**PROVIDED DATA:**
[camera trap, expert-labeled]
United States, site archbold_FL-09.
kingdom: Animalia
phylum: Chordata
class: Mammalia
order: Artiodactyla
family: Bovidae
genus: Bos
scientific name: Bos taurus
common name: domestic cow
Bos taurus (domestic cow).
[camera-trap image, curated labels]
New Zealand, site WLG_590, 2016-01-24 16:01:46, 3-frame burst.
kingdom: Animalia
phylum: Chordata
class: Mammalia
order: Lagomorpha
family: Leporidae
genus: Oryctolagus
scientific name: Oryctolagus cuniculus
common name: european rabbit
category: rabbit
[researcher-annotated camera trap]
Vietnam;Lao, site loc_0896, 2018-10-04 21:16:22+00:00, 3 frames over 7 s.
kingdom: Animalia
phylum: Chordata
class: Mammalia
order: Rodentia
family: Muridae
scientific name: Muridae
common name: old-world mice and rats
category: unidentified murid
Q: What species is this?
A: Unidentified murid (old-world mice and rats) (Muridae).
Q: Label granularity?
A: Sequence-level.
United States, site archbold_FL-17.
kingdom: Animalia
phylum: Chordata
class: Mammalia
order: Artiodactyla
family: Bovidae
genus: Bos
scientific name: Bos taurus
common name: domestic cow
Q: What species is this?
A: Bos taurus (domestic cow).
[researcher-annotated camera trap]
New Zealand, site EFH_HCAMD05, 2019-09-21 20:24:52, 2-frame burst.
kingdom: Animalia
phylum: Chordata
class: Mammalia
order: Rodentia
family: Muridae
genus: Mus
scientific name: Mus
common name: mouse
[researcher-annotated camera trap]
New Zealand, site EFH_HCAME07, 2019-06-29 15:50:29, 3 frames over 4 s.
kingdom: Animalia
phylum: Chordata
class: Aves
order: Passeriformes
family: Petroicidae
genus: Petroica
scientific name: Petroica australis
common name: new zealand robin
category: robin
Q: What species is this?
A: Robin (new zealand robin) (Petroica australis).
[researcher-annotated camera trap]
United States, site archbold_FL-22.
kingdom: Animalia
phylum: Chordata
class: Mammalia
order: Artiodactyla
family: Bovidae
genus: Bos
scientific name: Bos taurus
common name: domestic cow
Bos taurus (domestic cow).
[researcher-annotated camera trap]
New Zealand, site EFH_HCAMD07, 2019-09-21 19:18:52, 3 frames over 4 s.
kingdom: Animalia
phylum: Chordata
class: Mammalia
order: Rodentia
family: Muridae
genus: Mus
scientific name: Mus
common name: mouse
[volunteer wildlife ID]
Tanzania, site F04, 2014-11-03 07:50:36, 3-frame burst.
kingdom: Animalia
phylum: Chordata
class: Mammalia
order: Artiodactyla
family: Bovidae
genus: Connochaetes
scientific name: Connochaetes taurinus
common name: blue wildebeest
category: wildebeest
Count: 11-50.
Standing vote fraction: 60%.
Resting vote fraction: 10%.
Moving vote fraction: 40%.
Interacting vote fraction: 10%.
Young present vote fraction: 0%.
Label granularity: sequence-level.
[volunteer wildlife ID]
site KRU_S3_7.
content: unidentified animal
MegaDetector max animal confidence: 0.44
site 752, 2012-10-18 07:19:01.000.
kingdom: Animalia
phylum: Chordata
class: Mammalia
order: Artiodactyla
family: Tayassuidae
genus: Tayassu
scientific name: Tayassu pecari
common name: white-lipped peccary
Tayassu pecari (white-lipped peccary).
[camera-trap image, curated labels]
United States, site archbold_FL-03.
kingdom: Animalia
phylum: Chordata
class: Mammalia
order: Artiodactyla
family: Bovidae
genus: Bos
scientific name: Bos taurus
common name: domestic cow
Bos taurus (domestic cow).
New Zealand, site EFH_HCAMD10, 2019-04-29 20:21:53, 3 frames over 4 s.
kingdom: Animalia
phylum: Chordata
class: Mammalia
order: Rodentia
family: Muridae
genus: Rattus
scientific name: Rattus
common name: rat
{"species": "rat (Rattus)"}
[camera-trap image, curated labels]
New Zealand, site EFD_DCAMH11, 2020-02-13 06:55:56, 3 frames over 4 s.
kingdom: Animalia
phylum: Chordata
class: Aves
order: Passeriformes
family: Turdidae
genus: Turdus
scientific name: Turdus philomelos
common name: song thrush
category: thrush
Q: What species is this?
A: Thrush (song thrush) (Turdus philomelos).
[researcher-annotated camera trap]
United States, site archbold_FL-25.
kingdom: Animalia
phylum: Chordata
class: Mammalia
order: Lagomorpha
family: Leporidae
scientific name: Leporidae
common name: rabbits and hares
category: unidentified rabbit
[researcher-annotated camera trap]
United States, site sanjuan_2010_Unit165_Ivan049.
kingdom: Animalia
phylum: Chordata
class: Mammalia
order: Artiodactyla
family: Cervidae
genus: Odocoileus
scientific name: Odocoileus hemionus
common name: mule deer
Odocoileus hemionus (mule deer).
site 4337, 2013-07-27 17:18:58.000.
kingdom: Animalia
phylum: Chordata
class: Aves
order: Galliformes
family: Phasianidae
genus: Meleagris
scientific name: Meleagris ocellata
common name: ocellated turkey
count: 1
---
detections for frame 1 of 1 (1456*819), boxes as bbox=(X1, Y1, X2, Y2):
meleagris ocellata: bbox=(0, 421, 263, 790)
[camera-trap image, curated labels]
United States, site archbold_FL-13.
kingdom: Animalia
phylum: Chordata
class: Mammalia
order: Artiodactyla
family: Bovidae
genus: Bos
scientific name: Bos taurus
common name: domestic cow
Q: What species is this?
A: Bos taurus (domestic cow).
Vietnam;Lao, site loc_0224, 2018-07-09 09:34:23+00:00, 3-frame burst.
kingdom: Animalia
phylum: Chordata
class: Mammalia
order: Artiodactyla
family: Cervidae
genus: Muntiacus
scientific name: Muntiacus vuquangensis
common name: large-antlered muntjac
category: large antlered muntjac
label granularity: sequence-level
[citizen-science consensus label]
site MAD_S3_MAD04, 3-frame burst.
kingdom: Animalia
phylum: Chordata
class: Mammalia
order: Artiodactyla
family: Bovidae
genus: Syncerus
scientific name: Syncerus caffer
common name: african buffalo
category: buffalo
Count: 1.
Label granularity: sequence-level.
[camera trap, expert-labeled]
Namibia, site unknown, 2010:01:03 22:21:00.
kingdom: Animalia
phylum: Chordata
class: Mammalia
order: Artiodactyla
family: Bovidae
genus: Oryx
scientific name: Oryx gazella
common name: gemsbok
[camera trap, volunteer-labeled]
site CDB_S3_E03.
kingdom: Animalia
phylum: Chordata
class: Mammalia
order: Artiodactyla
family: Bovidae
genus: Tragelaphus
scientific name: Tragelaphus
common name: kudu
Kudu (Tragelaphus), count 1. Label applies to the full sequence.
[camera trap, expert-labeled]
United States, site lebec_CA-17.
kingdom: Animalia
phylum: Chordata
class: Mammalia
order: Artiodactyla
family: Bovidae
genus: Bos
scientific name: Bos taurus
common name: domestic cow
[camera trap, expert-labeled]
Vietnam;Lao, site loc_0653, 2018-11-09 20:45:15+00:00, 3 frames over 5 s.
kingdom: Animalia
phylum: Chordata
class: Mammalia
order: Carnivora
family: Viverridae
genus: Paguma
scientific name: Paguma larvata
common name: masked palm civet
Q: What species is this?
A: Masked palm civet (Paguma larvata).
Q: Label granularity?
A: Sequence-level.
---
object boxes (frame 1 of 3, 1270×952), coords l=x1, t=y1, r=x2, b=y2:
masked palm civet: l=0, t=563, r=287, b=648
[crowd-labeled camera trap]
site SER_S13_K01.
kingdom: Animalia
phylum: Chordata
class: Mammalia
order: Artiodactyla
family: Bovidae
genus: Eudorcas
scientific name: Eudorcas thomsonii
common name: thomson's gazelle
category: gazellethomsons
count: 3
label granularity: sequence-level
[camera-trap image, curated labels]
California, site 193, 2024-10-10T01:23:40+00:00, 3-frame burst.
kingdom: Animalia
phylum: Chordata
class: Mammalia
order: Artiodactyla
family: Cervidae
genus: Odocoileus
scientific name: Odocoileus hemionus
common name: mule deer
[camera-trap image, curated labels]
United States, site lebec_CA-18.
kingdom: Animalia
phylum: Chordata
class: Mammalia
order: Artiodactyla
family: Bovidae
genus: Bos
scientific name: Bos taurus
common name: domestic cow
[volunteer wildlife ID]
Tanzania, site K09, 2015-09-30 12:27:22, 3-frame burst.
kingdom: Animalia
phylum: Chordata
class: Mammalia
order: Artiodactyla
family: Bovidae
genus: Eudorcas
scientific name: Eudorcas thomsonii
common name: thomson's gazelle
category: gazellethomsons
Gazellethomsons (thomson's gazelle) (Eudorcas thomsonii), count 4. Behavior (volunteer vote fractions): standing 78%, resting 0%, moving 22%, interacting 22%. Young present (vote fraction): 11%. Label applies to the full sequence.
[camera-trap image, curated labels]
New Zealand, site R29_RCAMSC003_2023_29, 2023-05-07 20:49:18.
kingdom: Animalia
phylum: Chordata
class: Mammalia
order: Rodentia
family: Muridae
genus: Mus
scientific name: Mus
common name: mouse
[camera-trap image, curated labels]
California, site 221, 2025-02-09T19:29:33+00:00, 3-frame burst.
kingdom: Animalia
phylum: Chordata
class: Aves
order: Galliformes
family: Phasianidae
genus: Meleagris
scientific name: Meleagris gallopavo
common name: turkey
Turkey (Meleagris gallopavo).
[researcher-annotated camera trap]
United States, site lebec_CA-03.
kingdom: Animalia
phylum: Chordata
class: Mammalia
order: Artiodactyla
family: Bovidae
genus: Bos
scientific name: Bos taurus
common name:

**WORK TO BE COMPLETED:** From the material above, copy every line that has the word "California" in it.

**ANSWER TO THIS EXERCISE:**
California, site 193, 2024-10-10T01:23:40+00:00, 3-frame burst.
California, site 221, 2025-02-09T19:29:33+00:00, 3-frame burst.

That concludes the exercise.